======== PASSAGE PROVIDED ========
Vitoria-Gasteiz
When we started planning this year’s trip, we originally wanted to return to our favorite Spanish city, Zamora, and our favorite parador which is in the old town of Zamora. Alas, I discovered that the parador is closed for renovation for 18 months and since it is part of the draw for us to Zamora, we decided to look for another place to visit. We had already decided to see San Sebastian, so I looked at other cities in the Basque Country and came across Vitoria-Gasteiz. The more I read about it, the more I thought, “This is a place we could really like.” We booked four nights there and found that I was wrong about liking the city; we loved it! By the time we left we were planning a return trip.
A (Very) Little History of Vitoria-Gasteiz
It’s known that in the 11th century there was a village named Gasteiz on the hill here, and that it had a church and was walled, indicating that it had some importance in the area by then. In 1181 the Spanish king Sancho the Wise built up the small town into a defensive outpost and named it Victoria for reasons unknown, but it quickly became Vitoria-Gasteiz, combining the Spanish and Basque names for the village.
======== SUPPLIED INFORMATION ========
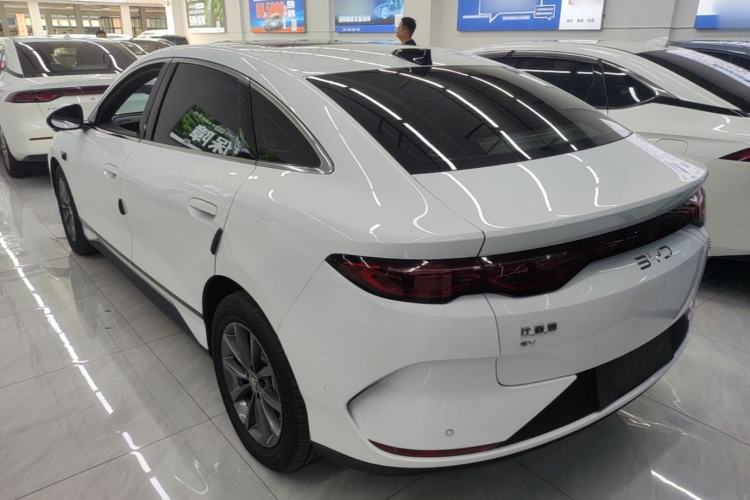 Used BYD Qin L 2025 EV 545KM Beyond Version Rear Left 45 Deg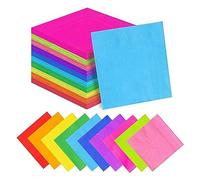 Loufy 200 Servilletas de CóCtel, Servilletas Desechables, Servilletas de Papel Impresas de Doble Capa, PañUelos Faciales para el Hogar y Regalos de Fiesta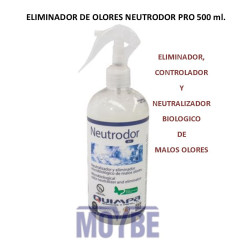 ELIMINADOR DE OLORES NEUTRODOR BIO Atomizador 500 ml.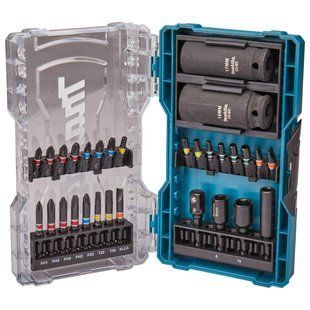 Набір біт торсіонних 30 шт Makita Impact Black E-07060 E-07060 фото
========
WHAT YOU ARE ASKED TO DO:
Continue the travel piece about Vitoria-Gasteiz above from the point where it stops, picking up after its last sentence.

OUTPUT OF THE EXERCISE:
In 1813 the French army of Joseph Napoleon battled the British, Portuguese and Spanish army, under the leadership of the Duke of Wellington near here. Wellington’s army prevailed and started the demise of French control of Spain. Unlike San Sebastian (which Wellington’s army burned to the ground), Wellington left Vitoria-Gasteiz intact, and it has been the capitol of the Basque Country, first an unofficial role, but formalized in the late-20th and early-21st centuries, with the Basque Parliament meeting here, and the Basque Prime Minister living here.
Residents of Vitoria-Gasteiz are called vitorianos by English speakers, and gasteiztarrak by Basque speakers. But traditionally they are called babazorros, Basque for “bean sacks.” I think that’s a fact everyone should know.
Vitoria-Gasteiz, the Town
Several decades ago, Vitoria-Gasteiz decided to become a “green city.” The city government put in place plans to build parks, reduce automobile traffic and improve the environment of the city. They succeeded: in 2012 the city was named a “Green Capital City” (the first in Spain) and in 2019 the UN designated it a “Golden Green City.” There are four huge parks outside Vitoria-Gasteiz, each focusing on a different type of natural feature: wetlands, forests, etc.
For us, we saw this greening in many of the streets of Vitoria-Gasteiz and many parks inside the city. Cars have been prohibited and pedestrians have these streets to themselves.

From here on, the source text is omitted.